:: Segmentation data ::
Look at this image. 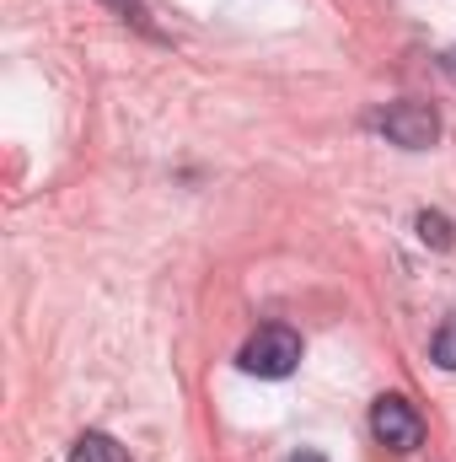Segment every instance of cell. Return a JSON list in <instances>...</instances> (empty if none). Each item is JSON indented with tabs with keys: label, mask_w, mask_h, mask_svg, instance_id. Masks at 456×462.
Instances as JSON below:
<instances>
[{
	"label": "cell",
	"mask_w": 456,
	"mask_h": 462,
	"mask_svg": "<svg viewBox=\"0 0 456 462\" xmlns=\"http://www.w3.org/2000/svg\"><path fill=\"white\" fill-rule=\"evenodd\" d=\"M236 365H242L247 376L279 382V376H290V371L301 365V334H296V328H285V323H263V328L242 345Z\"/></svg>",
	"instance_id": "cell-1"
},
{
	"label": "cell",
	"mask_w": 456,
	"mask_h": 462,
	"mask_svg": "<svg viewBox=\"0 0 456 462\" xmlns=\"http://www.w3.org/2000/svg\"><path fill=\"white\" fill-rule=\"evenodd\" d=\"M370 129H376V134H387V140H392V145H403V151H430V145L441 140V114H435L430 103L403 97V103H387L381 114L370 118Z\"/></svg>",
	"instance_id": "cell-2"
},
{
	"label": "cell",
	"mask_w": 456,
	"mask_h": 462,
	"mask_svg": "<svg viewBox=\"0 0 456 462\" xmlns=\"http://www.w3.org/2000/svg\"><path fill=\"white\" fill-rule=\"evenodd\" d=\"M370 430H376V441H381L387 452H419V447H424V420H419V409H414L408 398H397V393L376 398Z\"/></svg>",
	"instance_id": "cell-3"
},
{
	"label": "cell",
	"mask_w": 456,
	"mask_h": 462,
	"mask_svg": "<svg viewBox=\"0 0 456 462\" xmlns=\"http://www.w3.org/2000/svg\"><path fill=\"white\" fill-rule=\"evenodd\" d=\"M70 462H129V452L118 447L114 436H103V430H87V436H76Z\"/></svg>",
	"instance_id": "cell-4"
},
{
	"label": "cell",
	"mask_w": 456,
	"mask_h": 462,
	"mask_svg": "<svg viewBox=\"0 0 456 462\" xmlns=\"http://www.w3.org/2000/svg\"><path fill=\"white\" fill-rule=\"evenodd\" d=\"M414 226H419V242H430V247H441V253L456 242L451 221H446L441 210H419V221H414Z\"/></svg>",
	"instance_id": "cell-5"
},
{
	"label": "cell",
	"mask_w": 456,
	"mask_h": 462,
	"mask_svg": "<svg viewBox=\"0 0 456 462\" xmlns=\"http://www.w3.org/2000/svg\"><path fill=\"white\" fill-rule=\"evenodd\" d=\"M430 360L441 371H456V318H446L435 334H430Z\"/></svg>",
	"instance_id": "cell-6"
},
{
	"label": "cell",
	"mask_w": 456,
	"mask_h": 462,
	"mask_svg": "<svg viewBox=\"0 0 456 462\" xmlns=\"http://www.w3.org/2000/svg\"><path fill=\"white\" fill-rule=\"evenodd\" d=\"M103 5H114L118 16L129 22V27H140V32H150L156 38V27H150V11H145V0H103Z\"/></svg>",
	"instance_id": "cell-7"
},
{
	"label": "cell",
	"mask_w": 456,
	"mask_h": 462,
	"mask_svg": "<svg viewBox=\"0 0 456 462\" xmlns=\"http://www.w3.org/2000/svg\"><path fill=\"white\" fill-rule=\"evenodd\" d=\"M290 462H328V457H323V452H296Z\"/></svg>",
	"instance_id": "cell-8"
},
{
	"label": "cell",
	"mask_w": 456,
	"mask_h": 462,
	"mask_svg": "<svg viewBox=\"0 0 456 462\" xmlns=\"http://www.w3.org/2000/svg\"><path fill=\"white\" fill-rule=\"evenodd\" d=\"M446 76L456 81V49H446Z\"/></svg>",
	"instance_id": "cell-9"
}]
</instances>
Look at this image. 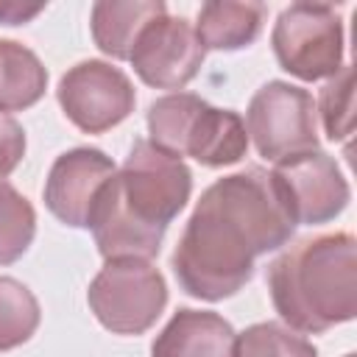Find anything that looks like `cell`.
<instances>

:: Task prompt ::
Please list every line above that contains the string "http".

:: Worked answer ::
	"mask_svg": "<svg viewBox=\"0 0 456 462\" xmlns=\"http://www.w3.org/2000/svg\"><path fill=\"white\" fill-rule=\"evenodd\" d=\"M236 365H242L247 376L279 382V376H290V371L301 365V334H296V328H285V323H263V328L242 345Z\"/></svg>",
	"mask_svg": "<svg viewBox=\"0 0 456 462\" xmlns=\"http://www.w3.org/2000/svg\"><path fill=\"white\" fill-rule=\"evenodd\" d=\"M370 129H376V134H387V140H392V145H403V151H430V145L441 140V114H435L430 103L403 97V103H387L381 114L370 118Z\"/></svg>",
	"mask_svg": "<svg viewBox=\"0 0 456 462\" xmlns=\"http://www.w3.org/2000/svg\"><path fill=\"white\" fill-rule=\"evenodd\" d=\"M370 430H376V441H381L387 452H419V447H424V420H419V409H414L408 398H397V393L376 398Z\"/></svg>",
	"mask_svg": "<svg viewBox=\"0 0 456 462\" xmlns=\"http://www.w3.org/2000/svg\"><path fill=\"white\" fill-rule=\"evenodd\" d=\"M70 462H129V452L118 447L114 436H103V430H87V436H76Z\"/></svg>",
	"mask_svg": "<svg viewBox=\"0 0 456 462\" xmlns=\"http://www.w3.org/2000/svg\"><path fill=\"white\" fill-rule=\"evenodd\" d=\"M414 226H419V242H430V247H441V253L456 242L451 221H446L441 210H419V221H414Z\"/></svg>",
	"mask_svg": "<svg viewBox=\"0 0 456 462\" xmlns=\"http://www.w3.org/2000/svg\"><path fill=\"white\" fill-rule=\"evenodd\" d=\"M430 360L441 371H456V318H446L435 334H430Z\"/></svg>",
	"mask_svg": "<svg viewBox=\"0 0 456 462\" xmlns=\"http://www.w3.org/2000/svg\"><path fill=\"white\" fill-rule=\"evenodd\" d=\"M103 5H114L118 16L129 22V27H140V32H150L156 38V27H150V11H145V0H103Z\"/></svg>",
	"mask_svg": "<svg viewBox=\"0 0 456 462\" xmlns=\"http://www.w3.org/2000/svg\"><path fill=\"white\" fill-rule=\"evenodd\" d=\"M290 462H328V457H323V452H296Z\"/></svg>",
	"mask_svg": "<svg viewBox=\"0 0 456 462\" xmlns=\"http://www.w3.org/2000/svg\"><path fill=\"white\" fill-rule=\"evenodd\" d=\"M446 76L456 81V49H446Z\"/></svg>",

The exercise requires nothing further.